* TO DO *
Below is a listing. Output every line of it exactly.

INFORMATION SHOWN START

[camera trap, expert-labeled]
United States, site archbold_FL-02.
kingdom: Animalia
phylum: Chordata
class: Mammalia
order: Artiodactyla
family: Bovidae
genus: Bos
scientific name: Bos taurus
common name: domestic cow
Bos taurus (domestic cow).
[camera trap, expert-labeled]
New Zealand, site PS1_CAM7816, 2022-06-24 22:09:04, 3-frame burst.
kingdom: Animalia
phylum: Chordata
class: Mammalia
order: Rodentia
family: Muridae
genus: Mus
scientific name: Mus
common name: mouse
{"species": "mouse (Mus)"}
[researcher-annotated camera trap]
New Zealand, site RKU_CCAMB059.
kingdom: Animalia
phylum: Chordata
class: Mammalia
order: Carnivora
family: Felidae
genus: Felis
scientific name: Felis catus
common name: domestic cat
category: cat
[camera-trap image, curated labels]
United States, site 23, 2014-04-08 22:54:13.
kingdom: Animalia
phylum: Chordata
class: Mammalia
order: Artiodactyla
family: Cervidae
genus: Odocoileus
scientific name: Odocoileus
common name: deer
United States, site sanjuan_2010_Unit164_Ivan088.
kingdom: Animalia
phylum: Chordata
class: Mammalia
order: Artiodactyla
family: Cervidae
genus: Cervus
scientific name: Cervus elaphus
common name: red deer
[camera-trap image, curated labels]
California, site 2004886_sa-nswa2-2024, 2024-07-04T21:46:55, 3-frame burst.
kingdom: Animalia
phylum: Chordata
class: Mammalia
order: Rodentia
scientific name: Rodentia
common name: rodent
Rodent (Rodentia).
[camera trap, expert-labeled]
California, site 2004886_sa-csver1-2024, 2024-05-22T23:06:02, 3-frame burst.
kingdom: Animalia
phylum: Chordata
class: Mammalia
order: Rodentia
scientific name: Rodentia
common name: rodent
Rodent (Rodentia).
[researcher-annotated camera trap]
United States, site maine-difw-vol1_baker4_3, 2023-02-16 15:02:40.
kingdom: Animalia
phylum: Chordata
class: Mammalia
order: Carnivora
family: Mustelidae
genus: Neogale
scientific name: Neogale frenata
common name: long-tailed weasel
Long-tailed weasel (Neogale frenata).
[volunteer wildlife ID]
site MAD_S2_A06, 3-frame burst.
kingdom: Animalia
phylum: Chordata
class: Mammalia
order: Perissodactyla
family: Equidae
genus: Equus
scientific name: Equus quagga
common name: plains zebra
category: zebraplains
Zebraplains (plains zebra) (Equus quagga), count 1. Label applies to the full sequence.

INFORMATION SHOWN END

* ANSWER SECTION *
[camera trap, expert-labeled]
United States, site archbold_FL-02.
kingdom: Animalia
phylum: Chordata
class: Mammalia
order: Artiodactyla
family: Bovidae
genus: Bos
scientific name: Bos taurus
common name: domestic cow
Bos taurus (domestic cow).
[camera trap, expert-labeled]
New Zealand, site PS1_CAM7816, 2022-06-24 22:09:04, 3-frame burst.
kingdom: Animalia
phylum: Chordata
class: Mammalia
order: Rodentia
family: Muridae
genus: Mus
scientific name: Mus
common name: mouse
{"species": "mouse (Mus)"}
[researcher-annotated camera trap]
New Zealand, site RKU_CCAMB059.
kingdom: Animalia
phylum: Chordata
class: Mammalia
order: Carnivora
family: Felidae
genus: Felis
scientific name: Felis catus
common name: domestic cat
category: cat
[camera-trap image, curated labels]
United States, site 23, 2014-04-08 22:54:13.
kingdom: Animalia
phylum: Chordata
class: Mammalia
order: Artiodactyla
family: Cervidae
genus: Odocoileus
scientific name: Odocoileus
common name: deer
United States, site sanjuan_2010_Unit164_Ivan088.
kingdom: Animalia
phylum: Chordata
class: Mammalia
order: Artiodactyla
family: Cervidae
genus: Cervus
scientific name: Cervus elaphus
common name: red deer
[camera-trap image, curated labels]
California, site 2004886_sa-nswa2-2024, 2024-07-04T21:46:55, 3-frame burst.
kingdom: Animalia
phylum: Chordata
class: Mammalia
order: Rodentia
scientific name: Rodentia
common name: rodent
Rodent (Rodentia).
[camera trap, expert-labeled]
California, site 2004886_sa-csver1-2024, 2024-05-22T23:06:02, 3-frame burst.
kingdom: Animalia
phylum: Chordata
class: Mammalia
order: Rodentia
scientific name: Rodentia
common name: rodent
Rodent (Rodentia).
[researcher-annotated camera trap]
United States, site maine-difw-vol1_baker4_3, 2023-02-16 15:02:40.
kingdom: Animalia
phylum: Chordata
class: Mammalia
order: Carnivora
family: Mustelidae
genus: Neogale
scientific name: Neogale frenata
common name: long-tailed weasel
Long-tailed weasel (Neogale frenata).
[volunteer wildlife ID]
site MAD_S2_A06, 3-frame burst.
kingdom: Animalia
phylum: Chordata
class: Mammalia
order: Perissodactyla
family: Equidae
genus: Equus
scientific name: Equus quagga
common name: plains zebra
category: zebraplains
Zebraplains (plains zebra) (Equus quagga), count 1. Label applies to the full sequence.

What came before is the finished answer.